- Job: Pick out every line in the rows below that contains the word "photograph", treating uppercase and lowercase as distinct, and copy each such line.

- Material supplied:
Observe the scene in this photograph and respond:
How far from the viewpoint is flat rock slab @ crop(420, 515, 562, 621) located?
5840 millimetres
* * *
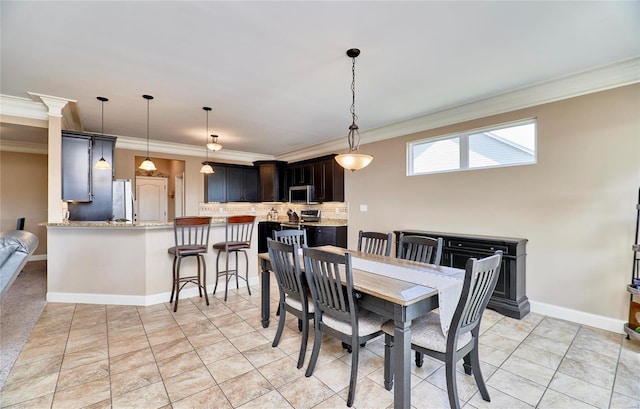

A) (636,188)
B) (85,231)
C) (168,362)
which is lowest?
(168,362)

- Written response:
Observe the scene in this photograph and respond:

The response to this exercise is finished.